• _Excerpted text_
-*-
But it was weary waiting. As we have seen, the energies of the sovereigns were absorbed in the war. Ferdinand, moreover, was desperately anxious to finish it successfully, and get to Aragonese problems that interested him more directly; the intended war with France and that world-wide combination he was already planning, by which not the strength of Spain alone but that of all Christendom should be at his bidding, to humble his rival and exalt Aragon in Italy, the Mediterranean and the East. It was too much to expect that Ferdinand would welcome very warmly any project for frittering away in another direction the strength of the nation he was hungering to use for his own ends. Isabel, on the other hand, would naturally be inclined to listen more sympathetically to such a project as that of Colon. Here was half a world to be won to Christianity under her flag, here was wealth illimitable to coerce the other half, and, above all, here was the fair-faced mystic with his lymphatic blue eyes, like her own, showing her how the riches that would fall to his share were all destined for a crusade even greater than that of Granada, the winning of the Holy Sepulchre from the infidel, and the fixing for ever of the sovereign banner of Castile upon the country hallowed by the footsteps of our Lord. To Isabel, therefore, more than to Ferdinand, must it be attributed, that when the campaign of 1486 was ended the Italian mariner was not dismissed, notwithstanding the unfavourable report of Talavera’s commission.
The sovereigns were obliged to start out to far Galicia, as has been related on page 64; but before they went they replied to Colon that, ‘though they were prevented at present from entering into new enterprises, owing to their being engaged in so many wars and conquests, especially that of Granada, they hoped in time that a better opportunity would occur to examine his proposals and discuss his offers.’[58] This answer, at all events, prevented Colon’s supporters in Spain from despairing; and whilst the monarchs were in Galicia in the winter of 1486, the Dominican Deza, the Prince’s tutor, who was also a professor at Salamanca, conceived the idea that an independent inquiry by the pundits of the university might arrive at a different conclusion from that of Talavera’s commission, and undo the harm the latter had effected. Though there is no evidence of the fact, it is certain that Deza, who was a Castilian and a member of the Queen’s household, would not have taken such a step as he did without Isabel’s consent. In any case, Colon travelled to Salamanca; and there, as the guest of Deza in the Dominican monastery of Saint Stephen, he held constant conference with the learned men for whom the famous University was a centre.
-*-
• _Data_
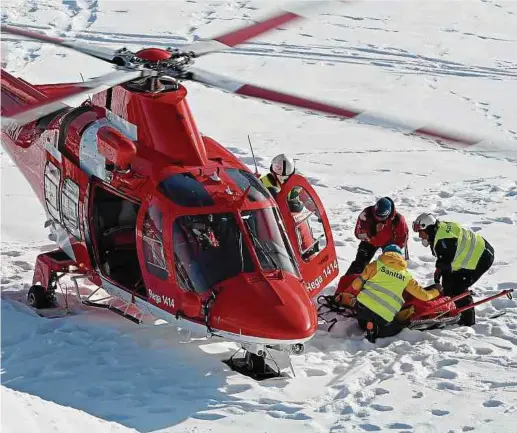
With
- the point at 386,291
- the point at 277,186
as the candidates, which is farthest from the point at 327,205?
the point at 386,291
-*-
• _Task to complete_
Answer these questions from the excerpt on Colon:
(a) After the campaign of which year was the Italian mariner not dismissed?
(b) To what region were the sovereigns obliged to travel?
(c) In which monastery did Colon stay as Deza's guest at Salamanca?
Answer from the excerpt on Colon alone, without drawing on the data.

• _Worked solution_
(a) 1486
(b) Galicia
(c) The Dominican monastery of Saint Stephen